— BEGIN PROVIDED DATA —

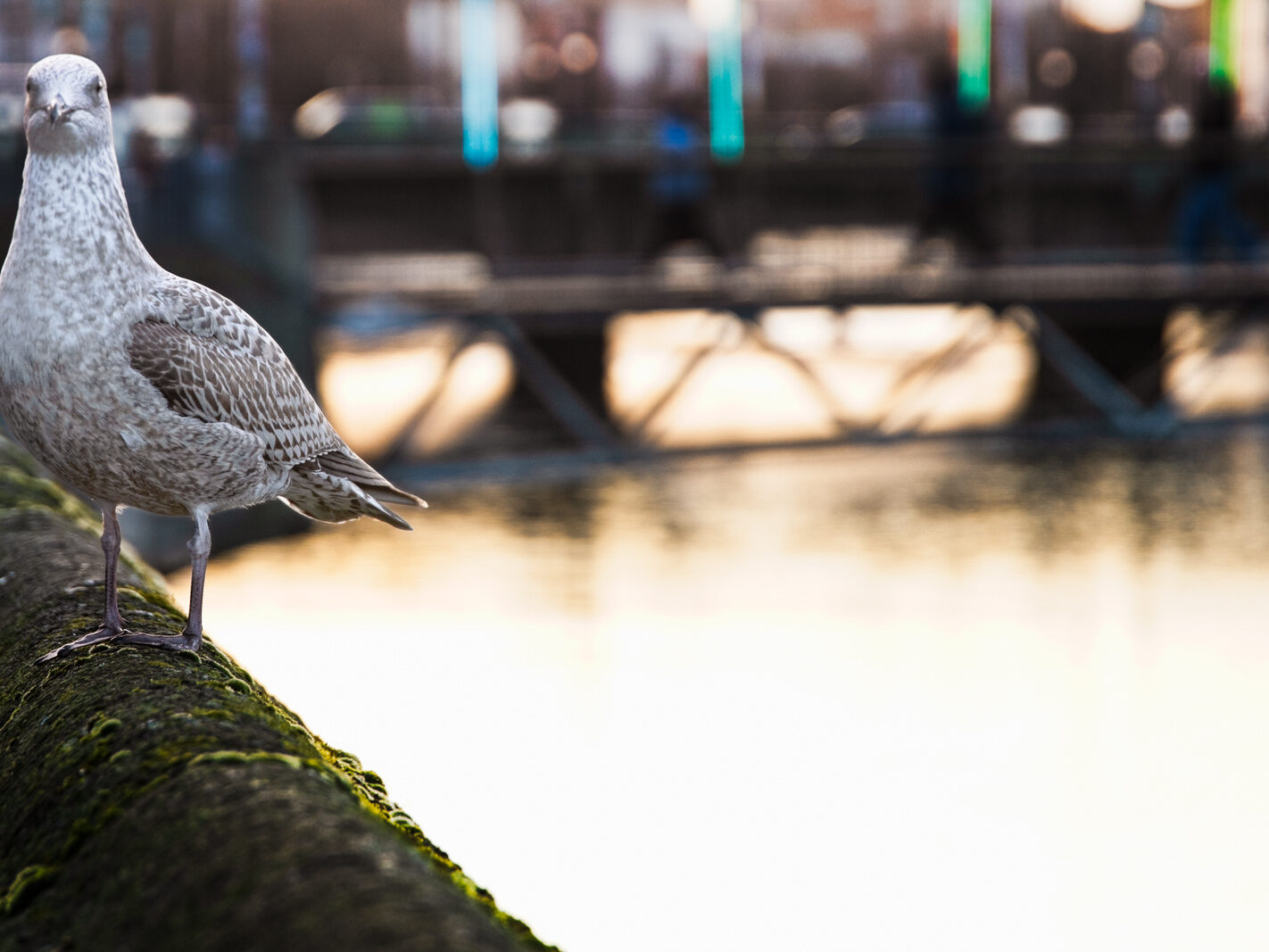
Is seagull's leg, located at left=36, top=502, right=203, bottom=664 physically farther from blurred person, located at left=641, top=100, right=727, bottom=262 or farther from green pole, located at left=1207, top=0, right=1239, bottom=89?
green pole, located at left=1207, top=0, right=1239, bottom=89

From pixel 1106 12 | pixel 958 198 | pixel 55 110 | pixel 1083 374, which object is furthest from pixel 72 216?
pixel 1106 12

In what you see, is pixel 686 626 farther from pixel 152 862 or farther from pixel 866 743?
pixel 152 862

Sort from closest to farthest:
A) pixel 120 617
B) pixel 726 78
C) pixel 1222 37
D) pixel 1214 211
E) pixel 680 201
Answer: pixel 120 617 → pixel 680 201 → pixel 1214 211 → pixel 1222 37 → pixel 726 78

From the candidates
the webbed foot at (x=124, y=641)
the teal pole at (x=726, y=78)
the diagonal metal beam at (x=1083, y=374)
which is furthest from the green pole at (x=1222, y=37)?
the webbed foot at (x=124, y=641)

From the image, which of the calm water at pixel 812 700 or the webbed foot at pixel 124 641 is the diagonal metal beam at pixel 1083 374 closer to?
the calm water at pixel 812 700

— END PROVIDED DATA —

◆ TASK STATEMENT ◆
Put every line of the listing from the line with "Sort from closest" through the end of the listing into a Markdown table with the columns "Row" and "Entry". Number each line in the Row column and leave out blank lines.

◆ ANSWER FOR THE TASK ◆
| Row | Entry |
|---|---|
| 1 | Sort from closest to farthest: |
| 2 | A) pixel 120 617 |
| 3 | B) pixel 726 78 |
| 4 | C) pixel 1222 37 |
| 5 | D) pixel 1214 211 |
| 6 | E) pixel 680 201 |
| 7 | Answer: pixel 120 617 → pixel 680 201 → pixel 1214 211 → pixel 1222 37 → pixel 726 78 |
| 8 | From the candidates |
| 9 | the webbed foot at (x=124, y=641) |
| 10 | the teal pole at (x=726, y=78) |
| 11 | the diagonal metal beam at (x=1083, y=374) |
| 12 | which is furthest from the green pole at (x=1222, y=37)? |
| 13 | the webbed foot at (x=124, y=641) |
| 14 | From the image, which of the calm water at pixel 812 700 or the webbed foot at pixel 124 641 is the diagonal metal beam at pixel 1083 374 closer to? |
| 15 | the calm water at pixel 812 700 |